**Exercise material**:
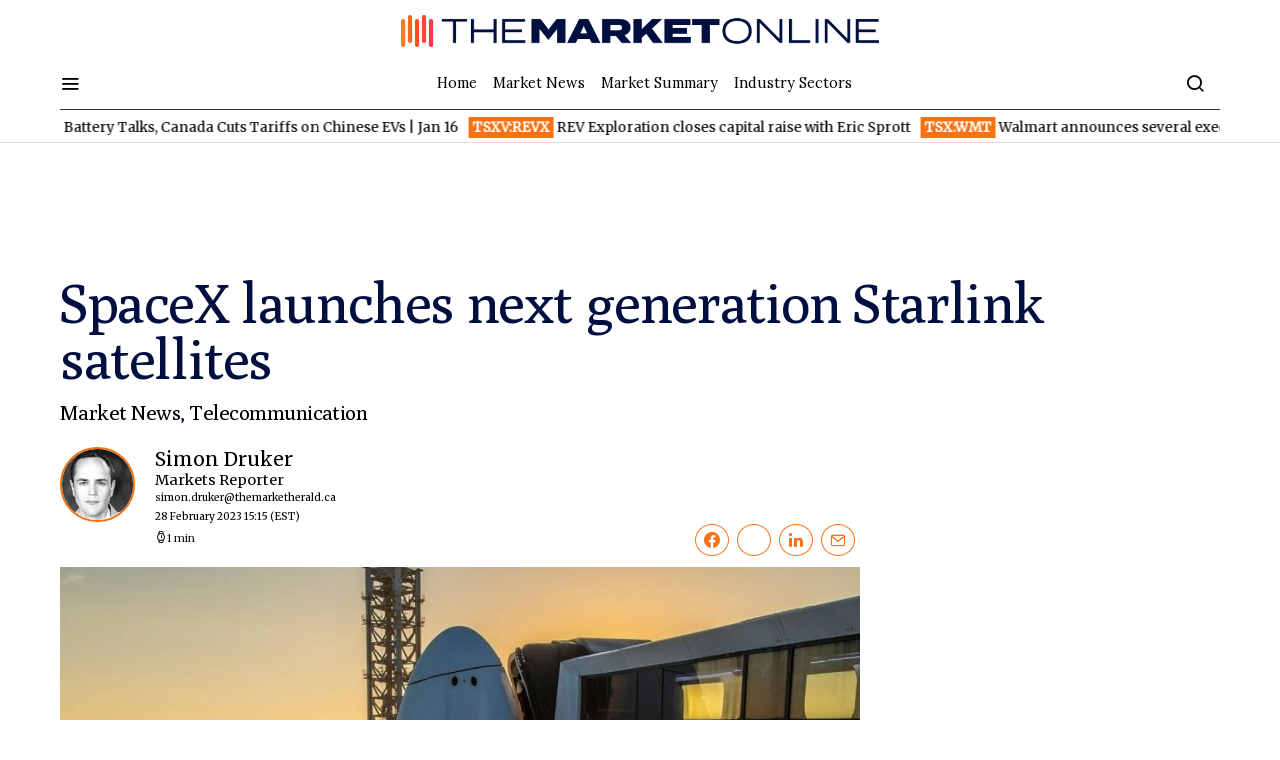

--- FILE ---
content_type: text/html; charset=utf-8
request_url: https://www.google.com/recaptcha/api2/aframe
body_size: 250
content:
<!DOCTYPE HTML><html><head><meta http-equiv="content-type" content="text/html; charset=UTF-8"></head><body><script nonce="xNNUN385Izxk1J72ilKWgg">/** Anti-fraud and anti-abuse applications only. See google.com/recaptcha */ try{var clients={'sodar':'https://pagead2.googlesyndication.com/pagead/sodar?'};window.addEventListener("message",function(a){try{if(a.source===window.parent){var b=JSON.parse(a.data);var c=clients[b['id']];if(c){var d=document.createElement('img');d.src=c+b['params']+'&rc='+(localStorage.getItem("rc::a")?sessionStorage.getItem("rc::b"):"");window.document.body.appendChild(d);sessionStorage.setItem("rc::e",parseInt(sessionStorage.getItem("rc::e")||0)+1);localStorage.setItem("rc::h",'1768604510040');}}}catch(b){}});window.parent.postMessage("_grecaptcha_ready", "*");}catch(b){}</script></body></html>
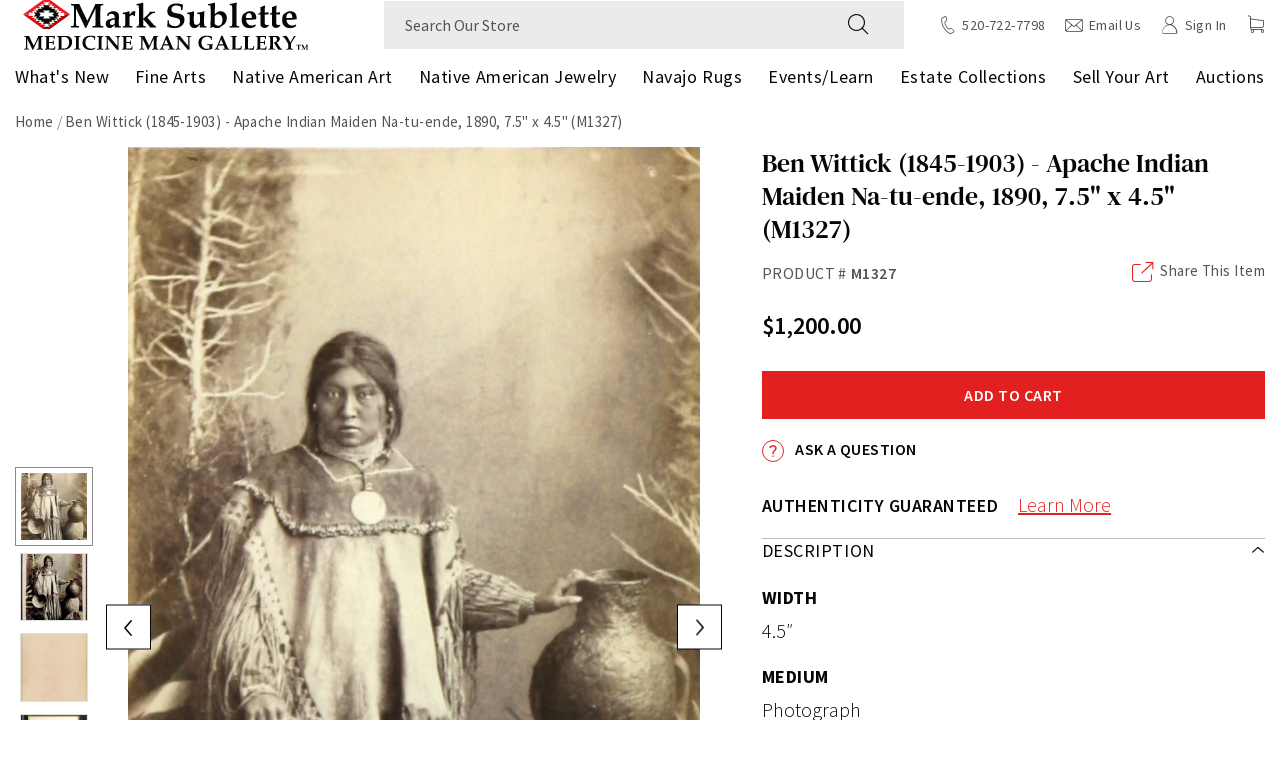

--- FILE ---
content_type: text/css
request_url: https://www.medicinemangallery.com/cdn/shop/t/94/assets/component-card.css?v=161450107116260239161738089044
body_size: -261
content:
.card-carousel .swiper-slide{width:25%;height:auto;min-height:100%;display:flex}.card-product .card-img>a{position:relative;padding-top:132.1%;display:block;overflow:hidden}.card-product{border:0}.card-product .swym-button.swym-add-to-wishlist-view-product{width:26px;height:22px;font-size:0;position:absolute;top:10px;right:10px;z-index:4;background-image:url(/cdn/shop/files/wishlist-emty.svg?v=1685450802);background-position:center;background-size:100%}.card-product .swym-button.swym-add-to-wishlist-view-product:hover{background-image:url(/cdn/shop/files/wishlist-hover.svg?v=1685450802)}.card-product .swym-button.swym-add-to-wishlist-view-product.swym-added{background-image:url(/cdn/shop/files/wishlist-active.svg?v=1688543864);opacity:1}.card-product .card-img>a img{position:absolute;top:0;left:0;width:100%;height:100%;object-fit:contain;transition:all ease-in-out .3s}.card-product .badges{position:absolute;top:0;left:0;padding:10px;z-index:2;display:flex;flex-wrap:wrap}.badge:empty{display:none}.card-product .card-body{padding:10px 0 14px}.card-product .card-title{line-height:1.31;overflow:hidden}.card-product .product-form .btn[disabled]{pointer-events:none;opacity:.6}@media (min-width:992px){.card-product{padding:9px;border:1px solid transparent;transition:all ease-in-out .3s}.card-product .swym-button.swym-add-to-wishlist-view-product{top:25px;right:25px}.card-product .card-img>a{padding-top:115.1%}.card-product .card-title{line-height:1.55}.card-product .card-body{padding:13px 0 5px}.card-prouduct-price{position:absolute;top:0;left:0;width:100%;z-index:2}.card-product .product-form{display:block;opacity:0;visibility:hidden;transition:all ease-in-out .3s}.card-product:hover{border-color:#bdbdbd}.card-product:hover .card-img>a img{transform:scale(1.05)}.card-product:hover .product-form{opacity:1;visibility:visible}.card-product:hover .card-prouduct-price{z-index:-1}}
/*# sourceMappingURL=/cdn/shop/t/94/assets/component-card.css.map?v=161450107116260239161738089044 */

**Task description**:
Word for word, copy out each record; do not include pictures.

**Exercise response**:
--- FILE ---
content_type: text/html; charset=utf-8
request_url: https://www.google.com/recaptcha/api2/aframe
body_size: 250
content:
<!DOCTYPE HTML><html><head><meta http-equiv="content-type" content="text/html; charset=UTF-8"></head><body><script nonce="xNNUN385Izxk1J72ilKWgg">/** Anti-fraud and anti-abuse applications only. See google.com/recaptcha */ try{var clients={'sodar':'https://pagead2.googlesyndication.com/pagead/sodar?'};window.addEventListener("message",function(a){try{if(a.source===window.parent){var b=JSON.parse(a.data);var c=clients[b['id']];if(c){var d=document.createElement('img');d.src=c+b['params']+'&rc='+(localStorage.getItem("rc::a")?sessionStorage.getItem("rc::b"):"");window.document.body.appendChild(d);sessionStorage.setItem("rc::e",parseInt(sessionStorage.getItem("rc::e")||0)+1);localStorage.setItem("rc::h",'1768604510040');}}}catch(b){}});window.parent.postMessage("_grecaptcha_ready", "*");}catch(b){}</script></body></html>

--- FILE ---
content_type: text/css
request_url: https://www.medicinemangallery.com/cdn/shop/t/94/assets/component-card.css?v=161450107116260239161738089044
body_size: -261
content:
.card-carousel .swiper-slide{width:25%;height:auto;min-height:100%;display:flex}.card-product .card-img>a{position:relative;padding-top:132.1%;display:block;overflow:hidden}.card-product{border:0}.card-product .swym-button.swym-add-to-wishlist-view-product{width:26px;height:22px;font-size:0;position:absolute;top:10px;right:10px;z-index:4;background-image:url(/cdn/shop/files/wishlist-emty.svg?v=1685450802);background-position:center;background-size:100%}.card-product .swym-button.swym-add-to-wishlist-view-product:hover{background-image:url(/cdn/shop/files/wishlist-hover.svg?v=1685450802)}.card-product .swym-button.swym-add-to-wishlist-view-product.swym-added{background-image:url(/cdn/shop/files/wishlist-active.svg?v=1688543864);opacity:1}.card-product .card-img>a img{position:absolute;top:0;left:0;width:100%;height:100%;object-fit:contain;transition:all ease-in-out .3s}.card-product .badges{position:absolute;top:0;left:0;padding:10px;z-index:2;display:flex;flex-wrap:wrap}.badge:empty{display:none}.card-product .card-body{padding:10px 0 14px}.card-product .card-title{line-height:1.31;overflow:hidden}.card-product .product-form .btn[disabled]{pointer-events:none;opacity:.6}@media (min-width:992px){.card-product{padding:9px;border:1px solid transparent;transition:all ease-in-out .3s}.card-product .swym-button.swym-add-to-wishlist-view-product{top:25px;right:25px}.card-product .card-img>a{padding-top:115.1%}.card-product .card-title{line-height:1.55}.card-product .card-body{padding:13px 0 5px}.card-prouduct-price{position:absolute;top:0;left:0;width:100%;z-index:2}.card-product .product-form{display:block;opacity:0;visibility:hidden;transition:all ease-in-out .3s}.card-product:hover{border-color:#bdbdbd}.card-product:hover .card-img>a img{transform:scale(1.05)}.card-product:hover .product-form{opacity:1;visibility:visible}.card-product:hover .card-prouduct-price{z-index:-1}}
/*# sourceMappingURL=/cdn/shop/t/94/assets/component-card.css.map?v=161450107116260239161738089044 */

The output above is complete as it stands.